- 과제 설명
아래의 모든 줄을 한 줄당 문자열 하나로 묶어 JSON 목록으로 작성하고, 빈 줄은 넣지 마세요. 그림은 결과에서 빼 주세요.

- 데이터 발췌
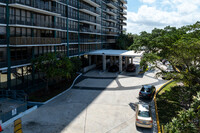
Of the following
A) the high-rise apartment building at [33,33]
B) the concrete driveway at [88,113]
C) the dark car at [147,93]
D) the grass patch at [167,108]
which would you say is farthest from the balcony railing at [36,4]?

- 작업 결과
[
  "Of the following",
  "A) the high-rise apartment building at [33,33]",
  "B) the concrete driveway at [88,113]",
  "C) the dark car at [147,93]",
  "D) the grass patch at [167,108]",
  "which would you say is farthest from the balcony railing at [36,4]?"
]